2.4. A INOVAÇÃO GRAMSCIANA NO PENSAMENTO MARXISTA

Gramsci é um pensador marxista por excelência. Para Carnoy (1994, p. 89) Gramsci desenvolveu uma “ciência marxista da ação política”, uma vez que Marx não teria desenvolvido uma teoria de política tão abrangente e compreensível quanto sua análise da economia política. Gramsci viveu em uma época em que a teoria marxista já tinha atingido alto nível de desenvolvimento e o bloco comunista estava em formação. O partido socialista já existia na Itália, muito embora pouco representasse as idéias de Marx9. A revolução comunista russa acontecia de forma quase que concomitante com a expansão do nazi-facismo. Todos estes elementos explicam o fato da teoria desenvolvida por Gramsci ter um caráter mais estratégica e voltada para a ação, ou seja, repleta de reflexões acerca de como atingir o socialismo considerando o contexto vivido por ele, o que Carnoy (1994, p. 90) chamou de: “uma estratégia para a derrubada do Estado burguês e a construção do socialismo”.

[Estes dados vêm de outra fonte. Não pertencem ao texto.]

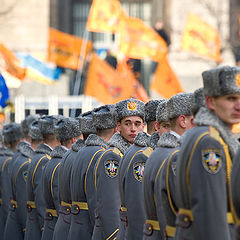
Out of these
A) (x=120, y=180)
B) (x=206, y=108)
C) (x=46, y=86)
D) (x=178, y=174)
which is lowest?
(x=46, y=86)

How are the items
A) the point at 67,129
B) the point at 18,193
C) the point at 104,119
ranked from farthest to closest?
the point at 18,193 < the point at 67,129 < the point at 104,119

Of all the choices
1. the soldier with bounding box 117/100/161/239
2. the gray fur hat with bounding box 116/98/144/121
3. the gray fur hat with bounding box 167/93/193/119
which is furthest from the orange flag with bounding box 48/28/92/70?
the gray fur hat with bounding box 167/93/193/119

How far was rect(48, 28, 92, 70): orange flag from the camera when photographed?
25694 mm

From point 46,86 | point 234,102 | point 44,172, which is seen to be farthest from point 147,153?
point 46,86

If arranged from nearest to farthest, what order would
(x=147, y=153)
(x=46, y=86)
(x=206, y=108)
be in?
(x=206, y=108) → (x=147, y=153) → (x=46, y=86)

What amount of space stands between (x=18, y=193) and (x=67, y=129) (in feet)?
6.19

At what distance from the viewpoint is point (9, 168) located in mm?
12617

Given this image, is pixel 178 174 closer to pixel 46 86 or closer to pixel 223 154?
pixel 223 154

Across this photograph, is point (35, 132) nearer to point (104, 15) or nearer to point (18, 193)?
point (18, 193)

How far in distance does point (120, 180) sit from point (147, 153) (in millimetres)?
361

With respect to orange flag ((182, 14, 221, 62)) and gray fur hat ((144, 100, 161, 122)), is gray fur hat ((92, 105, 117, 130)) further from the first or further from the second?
orange flag ((182, 14, 221, 62))

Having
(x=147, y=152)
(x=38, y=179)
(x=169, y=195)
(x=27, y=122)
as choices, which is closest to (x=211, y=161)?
(x=169, y=195)

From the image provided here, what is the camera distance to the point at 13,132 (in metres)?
13.5

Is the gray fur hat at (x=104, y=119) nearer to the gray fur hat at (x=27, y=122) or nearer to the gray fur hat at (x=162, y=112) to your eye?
the gray fur hat at (x=162, y=112)
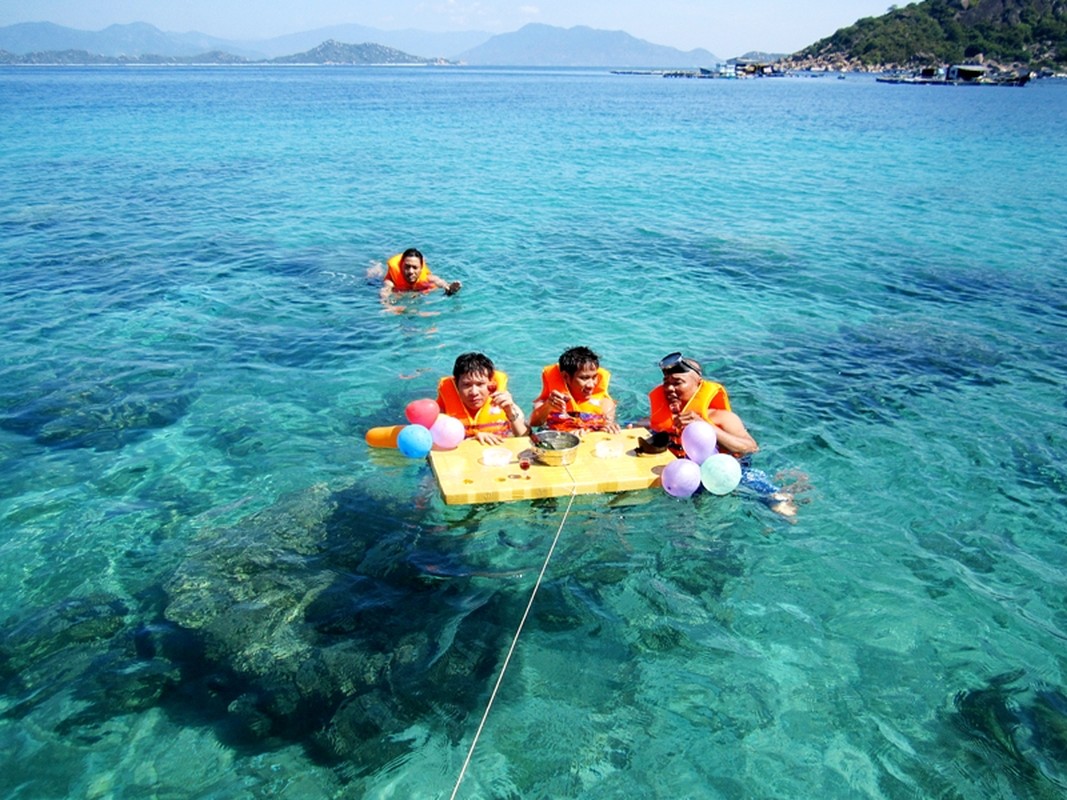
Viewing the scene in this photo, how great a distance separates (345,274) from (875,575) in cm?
1190

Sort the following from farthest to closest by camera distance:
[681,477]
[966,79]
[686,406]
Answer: [966,79]
[686,406]
[681,477]

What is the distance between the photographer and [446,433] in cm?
675

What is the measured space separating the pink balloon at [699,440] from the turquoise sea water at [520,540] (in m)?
0.69

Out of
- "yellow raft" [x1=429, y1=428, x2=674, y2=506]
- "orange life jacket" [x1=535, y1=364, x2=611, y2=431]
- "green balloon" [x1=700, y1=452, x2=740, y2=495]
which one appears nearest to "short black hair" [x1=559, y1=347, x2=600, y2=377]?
"orange life jacket" [x1=535, y1=364, x2=611, y2=431]

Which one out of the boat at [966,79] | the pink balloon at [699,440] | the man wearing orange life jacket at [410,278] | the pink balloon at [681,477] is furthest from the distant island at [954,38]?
the pink balloon at [681,477]

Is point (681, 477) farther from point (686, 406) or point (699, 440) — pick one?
point (686, 406)

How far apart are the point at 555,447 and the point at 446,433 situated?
3.43 feet

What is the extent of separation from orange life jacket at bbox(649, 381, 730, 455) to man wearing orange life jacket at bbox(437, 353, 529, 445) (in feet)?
4.36

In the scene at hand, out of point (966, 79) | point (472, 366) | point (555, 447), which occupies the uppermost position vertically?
point (966, 79)

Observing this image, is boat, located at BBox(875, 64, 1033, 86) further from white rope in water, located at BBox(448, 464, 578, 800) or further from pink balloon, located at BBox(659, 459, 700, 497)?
white rope in water, located at BBox(448, 464, 578, 800)

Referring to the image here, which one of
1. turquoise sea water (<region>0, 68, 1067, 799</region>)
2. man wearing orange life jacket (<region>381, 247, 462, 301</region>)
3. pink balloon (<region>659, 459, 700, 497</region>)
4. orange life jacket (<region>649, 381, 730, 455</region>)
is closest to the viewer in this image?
turquoise sea water (<region>0, 68, 1067, 799</region>)

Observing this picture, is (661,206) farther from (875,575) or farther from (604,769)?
(604,769)

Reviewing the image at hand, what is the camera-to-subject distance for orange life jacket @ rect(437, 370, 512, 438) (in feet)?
23.9

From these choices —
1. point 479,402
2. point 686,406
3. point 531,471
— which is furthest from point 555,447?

É possível ainda estabelecer outras distinções entre as teorias de Marx e Gramsci. Cerroni (1977), por exemplo, estabelece diferenças entre os métodos de pesquisa dos dois autores e de Weber. Enquanto Marx teria desenvolvido as bases para a configuração científica das categorias histórico-sociais – o socialismo científico, e Weber uma visão idealista da política baseada nos tipos ideais, Gramsci teria sido um reagente crítico de ambos os autores, desenvolvendo uma teoria da cultura, baseada na teoria da hegemonia, na relação entre cultura e política, e na teoria da universalização humana.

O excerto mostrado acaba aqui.